### Rows ###

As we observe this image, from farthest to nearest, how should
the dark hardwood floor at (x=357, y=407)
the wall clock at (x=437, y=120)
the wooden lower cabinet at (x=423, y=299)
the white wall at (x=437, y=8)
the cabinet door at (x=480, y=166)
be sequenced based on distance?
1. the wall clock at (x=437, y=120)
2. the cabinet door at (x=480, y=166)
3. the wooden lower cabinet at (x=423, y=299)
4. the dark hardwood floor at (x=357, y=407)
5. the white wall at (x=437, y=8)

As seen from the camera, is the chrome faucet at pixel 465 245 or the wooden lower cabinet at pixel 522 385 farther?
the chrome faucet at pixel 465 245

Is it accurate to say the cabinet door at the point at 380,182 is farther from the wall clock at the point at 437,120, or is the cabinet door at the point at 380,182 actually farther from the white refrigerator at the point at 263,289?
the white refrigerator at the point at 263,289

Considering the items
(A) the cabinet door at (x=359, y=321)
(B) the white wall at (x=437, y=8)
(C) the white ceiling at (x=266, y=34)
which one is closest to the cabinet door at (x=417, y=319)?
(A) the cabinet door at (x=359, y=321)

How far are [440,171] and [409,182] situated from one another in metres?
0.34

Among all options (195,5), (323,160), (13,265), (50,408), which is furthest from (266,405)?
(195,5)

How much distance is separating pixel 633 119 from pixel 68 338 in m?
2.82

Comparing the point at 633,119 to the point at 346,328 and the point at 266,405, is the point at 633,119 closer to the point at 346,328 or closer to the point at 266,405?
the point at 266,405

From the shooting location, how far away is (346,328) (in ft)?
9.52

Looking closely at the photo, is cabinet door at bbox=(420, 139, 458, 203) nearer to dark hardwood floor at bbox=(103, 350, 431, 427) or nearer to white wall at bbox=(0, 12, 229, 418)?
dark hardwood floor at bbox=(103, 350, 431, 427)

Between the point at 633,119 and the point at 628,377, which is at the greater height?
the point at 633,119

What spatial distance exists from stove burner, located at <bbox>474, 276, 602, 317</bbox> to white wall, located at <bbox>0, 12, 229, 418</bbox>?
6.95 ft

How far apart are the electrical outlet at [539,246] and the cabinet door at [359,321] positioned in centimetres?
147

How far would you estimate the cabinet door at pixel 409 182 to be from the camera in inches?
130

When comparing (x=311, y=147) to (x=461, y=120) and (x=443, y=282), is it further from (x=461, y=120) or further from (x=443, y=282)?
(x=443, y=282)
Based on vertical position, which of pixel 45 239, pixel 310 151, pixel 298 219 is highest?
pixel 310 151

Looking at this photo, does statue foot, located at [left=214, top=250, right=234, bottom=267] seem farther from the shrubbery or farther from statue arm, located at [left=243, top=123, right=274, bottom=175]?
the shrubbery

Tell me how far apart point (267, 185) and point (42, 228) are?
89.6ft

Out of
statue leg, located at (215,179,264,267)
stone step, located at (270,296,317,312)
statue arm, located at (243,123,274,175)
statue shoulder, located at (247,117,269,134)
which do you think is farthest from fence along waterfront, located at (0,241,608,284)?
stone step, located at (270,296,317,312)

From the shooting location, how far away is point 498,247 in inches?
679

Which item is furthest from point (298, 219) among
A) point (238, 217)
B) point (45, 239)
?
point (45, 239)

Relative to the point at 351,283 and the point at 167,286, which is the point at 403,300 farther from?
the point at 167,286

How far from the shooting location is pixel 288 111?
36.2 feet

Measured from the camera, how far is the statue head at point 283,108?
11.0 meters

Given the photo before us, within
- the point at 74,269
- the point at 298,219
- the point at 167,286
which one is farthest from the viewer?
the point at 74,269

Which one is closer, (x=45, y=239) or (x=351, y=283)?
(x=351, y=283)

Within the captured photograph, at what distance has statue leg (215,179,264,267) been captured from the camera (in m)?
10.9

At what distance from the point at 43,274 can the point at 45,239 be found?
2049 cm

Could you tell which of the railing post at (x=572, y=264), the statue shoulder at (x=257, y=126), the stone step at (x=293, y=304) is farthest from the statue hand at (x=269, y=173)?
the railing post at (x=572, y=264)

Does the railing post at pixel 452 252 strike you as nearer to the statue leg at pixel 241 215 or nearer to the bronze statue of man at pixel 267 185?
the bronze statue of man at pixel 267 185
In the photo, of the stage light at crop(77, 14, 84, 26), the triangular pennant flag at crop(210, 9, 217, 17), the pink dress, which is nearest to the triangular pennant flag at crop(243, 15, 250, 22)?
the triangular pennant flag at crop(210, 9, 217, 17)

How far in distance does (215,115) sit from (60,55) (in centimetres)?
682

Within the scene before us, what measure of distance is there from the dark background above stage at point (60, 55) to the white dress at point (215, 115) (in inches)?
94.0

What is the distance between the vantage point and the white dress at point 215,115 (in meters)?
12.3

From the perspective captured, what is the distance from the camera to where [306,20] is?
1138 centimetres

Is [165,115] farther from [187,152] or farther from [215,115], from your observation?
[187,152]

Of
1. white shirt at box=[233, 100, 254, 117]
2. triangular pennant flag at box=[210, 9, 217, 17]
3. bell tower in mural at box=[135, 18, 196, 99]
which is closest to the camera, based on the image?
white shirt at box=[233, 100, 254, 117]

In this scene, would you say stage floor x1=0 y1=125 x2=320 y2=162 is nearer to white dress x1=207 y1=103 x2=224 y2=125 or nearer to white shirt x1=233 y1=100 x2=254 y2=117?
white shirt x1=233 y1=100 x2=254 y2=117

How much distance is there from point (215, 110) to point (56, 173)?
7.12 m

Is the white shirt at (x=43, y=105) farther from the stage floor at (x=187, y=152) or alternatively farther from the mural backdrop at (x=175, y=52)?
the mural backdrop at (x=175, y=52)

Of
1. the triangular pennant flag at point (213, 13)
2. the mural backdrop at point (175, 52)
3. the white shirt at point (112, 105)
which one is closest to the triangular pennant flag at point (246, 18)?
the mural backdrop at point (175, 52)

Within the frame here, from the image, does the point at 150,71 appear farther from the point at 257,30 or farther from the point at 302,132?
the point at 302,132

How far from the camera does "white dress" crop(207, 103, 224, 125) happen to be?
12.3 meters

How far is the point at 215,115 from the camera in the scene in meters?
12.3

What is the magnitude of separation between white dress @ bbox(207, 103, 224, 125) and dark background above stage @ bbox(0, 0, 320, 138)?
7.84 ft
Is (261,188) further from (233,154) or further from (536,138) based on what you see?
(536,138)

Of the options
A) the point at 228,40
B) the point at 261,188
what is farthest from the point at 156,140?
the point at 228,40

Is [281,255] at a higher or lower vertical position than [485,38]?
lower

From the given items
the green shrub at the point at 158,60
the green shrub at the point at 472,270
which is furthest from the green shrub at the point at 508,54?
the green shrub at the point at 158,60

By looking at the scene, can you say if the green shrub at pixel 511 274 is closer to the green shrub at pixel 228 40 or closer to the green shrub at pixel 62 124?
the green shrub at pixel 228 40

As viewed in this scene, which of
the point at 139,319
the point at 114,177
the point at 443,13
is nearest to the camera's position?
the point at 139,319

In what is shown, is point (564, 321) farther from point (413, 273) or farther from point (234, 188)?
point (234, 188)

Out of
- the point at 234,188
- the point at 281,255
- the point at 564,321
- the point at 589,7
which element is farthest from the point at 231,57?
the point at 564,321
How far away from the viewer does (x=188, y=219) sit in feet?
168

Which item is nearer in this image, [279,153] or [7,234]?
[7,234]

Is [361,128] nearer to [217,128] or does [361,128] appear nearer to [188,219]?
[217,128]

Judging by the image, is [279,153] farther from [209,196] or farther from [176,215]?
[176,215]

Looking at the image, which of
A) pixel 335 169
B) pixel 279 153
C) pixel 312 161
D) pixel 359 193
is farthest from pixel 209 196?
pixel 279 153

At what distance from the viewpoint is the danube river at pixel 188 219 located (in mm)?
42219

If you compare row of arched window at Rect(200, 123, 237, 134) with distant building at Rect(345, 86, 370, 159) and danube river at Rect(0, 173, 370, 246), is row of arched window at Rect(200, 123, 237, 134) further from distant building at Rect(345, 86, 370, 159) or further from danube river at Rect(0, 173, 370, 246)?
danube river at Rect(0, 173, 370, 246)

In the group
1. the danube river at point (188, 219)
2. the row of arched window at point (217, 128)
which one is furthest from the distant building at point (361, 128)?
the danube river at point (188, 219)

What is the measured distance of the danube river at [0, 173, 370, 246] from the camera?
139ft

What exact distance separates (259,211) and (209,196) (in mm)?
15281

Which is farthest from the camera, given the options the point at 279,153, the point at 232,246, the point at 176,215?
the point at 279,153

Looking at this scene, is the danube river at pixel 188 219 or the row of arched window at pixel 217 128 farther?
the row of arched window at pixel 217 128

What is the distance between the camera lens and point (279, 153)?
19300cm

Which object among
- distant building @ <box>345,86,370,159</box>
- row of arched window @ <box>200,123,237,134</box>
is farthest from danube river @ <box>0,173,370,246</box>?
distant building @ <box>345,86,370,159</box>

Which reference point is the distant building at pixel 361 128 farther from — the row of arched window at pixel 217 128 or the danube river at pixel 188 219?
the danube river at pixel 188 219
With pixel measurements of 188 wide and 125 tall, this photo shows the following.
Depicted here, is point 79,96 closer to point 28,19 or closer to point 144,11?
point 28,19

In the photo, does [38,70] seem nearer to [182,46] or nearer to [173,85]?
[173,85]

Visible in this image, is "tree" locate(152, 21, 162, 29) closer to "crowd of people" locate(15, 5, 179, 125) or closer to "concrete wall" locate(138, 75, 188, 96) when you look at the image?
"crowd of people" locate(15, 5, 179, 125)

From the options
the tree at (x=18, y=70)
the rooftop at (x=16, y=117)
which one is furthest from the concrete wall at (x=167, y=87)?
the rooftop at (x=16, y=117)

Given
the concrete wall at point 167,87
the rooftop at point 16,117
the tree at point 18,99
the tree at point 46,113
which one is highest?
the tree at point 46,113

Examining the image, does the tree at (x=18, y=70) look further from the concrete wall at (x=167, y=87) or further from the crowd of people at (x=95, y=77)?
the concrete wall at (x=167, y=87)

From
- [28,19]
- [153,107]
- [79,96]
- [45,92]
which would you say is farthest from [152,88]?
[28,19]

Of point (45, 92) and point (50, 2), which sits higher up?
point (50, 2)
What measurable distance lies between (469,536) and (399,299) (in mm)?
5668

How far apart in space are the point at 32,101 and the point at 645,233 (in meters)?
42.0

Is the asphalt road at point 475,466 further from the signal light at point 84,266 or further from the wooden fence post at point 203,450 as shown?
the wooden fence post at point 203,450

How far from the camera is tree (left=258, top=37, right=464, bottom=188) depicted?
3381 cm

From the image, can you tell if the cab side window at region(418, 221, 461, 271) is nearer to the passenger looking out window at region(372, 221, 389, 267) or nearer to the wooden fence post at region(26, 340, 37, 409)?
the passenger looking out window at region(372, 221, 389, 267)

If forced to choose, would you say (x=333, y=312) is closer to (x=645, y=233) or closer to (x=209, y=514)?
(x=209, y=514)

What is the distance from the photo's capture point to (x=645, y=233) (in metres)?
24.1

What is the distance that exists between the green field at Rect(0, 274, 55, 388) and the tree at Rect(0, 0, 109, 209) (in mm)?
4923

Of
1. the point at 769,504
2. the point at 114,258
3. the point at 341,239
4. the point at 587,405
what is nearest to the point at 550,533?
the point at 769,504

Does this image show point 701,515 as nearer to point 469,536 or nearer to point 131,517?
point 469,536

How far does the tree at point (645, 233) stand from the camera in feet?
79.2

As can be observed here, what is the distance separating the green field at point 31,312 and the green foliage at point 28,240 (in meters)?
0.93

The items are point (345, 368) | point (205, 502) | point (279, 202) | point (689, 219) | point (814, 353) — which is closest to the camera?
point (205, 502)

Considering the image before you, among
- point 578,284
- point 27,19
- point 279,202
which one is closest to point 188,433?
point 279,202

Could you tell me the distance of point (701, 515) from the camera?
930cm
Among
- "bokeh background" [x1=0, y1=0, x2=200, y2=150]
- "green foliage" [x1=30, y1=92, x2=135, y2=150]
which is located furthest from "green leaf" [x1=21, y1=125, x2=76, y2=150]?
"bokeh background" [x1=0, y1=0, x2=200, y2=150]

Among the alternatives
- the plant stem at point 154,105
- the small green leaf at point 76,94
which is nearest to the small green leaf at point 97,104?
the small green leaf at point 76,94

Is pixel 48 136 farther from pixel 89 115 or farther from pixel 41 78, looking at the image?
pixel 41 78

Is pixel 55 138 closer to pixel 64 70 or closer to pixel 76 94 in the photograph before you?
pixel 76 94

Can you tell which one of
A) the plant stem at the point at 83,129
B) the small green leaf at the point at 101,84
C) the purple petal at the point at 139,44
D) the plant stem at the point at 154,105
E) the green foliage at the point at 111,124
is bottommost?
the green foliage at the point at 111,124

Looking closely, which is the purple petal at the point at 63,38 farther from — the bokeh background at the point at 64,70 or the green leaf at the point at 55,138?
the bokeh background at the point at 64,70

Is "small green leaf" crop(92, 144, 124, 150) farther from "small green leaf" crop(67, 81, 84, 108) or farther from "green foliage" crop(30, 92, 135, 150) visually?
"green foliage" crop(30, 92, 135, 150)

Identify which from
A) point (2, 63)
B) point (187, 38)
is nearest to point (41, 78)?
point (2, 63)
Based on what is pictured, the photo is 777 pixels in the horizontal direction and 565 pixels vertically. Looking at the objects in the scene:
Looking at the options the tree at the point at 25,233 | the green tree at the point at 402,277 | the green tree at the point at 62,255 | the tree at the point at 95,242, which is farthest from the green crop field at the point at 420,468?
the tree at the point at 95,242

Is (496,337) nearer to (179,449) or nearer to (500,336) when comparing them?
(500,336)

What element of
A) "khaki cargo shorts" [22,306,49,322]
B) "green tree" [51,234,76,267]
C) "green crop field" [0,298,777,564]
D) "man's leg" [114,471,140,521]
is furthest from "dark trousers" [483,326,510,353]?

###

Directions for this task:
Return, word for word, every line from the one containing "Is pixel 55" through the end of the records, with both ends included.

Output of the exercise:
Is pixel 55 138 closer to pixel 64 70 or closer to pixel 76 94 in the photograph before you?
pixel 76 94

Can you tell which one of
A) the plant stem at the point at 83,129
B) the small green leaf at the point at 101,84
C) the purple petal at the point at 139,44
D) the plant stem at the point at 154,105
E) the green foliage at the point at 111,124
is bottommost?
the green foliage at the point at 111,124

Looking closely, which is the purple petal at the point at 63,38 farther from — the bokeh background at the point at 64,70 or the green leaf at the point at 55,138?
the bokeh background at the point at 64,70

Is "small green leaf" crop(92, 144, 124, 150) farther from "small green leaf" crop(67, 81, 84, 108) or farther from "green foliage" crop(30, 92, 135, 150) visually?
"green foliage" crop(30, 92, 135, 150)

Identify which from
A) point (2, 63)
B) point (187, 38)
is nearest to point (41, 78)?
point (2, 63)
Based on what is pictured, the photo is 777 pixels in the horizontal direction and 565 pixels vertically. Looking at the objects in the scene:
Looking at the options the tree at the point at 25,233 | the green tree at the point at 402,277 | the green tree at the point at 62,255 | the tree at the point at 95,242, which is farthest from the green crop field at the point at 420,468?
the tree at the point at 95,242

Is (496,337) nearer to (179,449) or nearer to (500,336) when comparing them?
(500,336)

What element of
A) "khaki cargo shorts" [22,306,49,322]
B) "green tree" [51,234,76,267]
C) "green crop field" [0,298,777,564]
D) "man's leg" [114,471,140,521]
is furthest from "dark trousers" [483,326,510,353]?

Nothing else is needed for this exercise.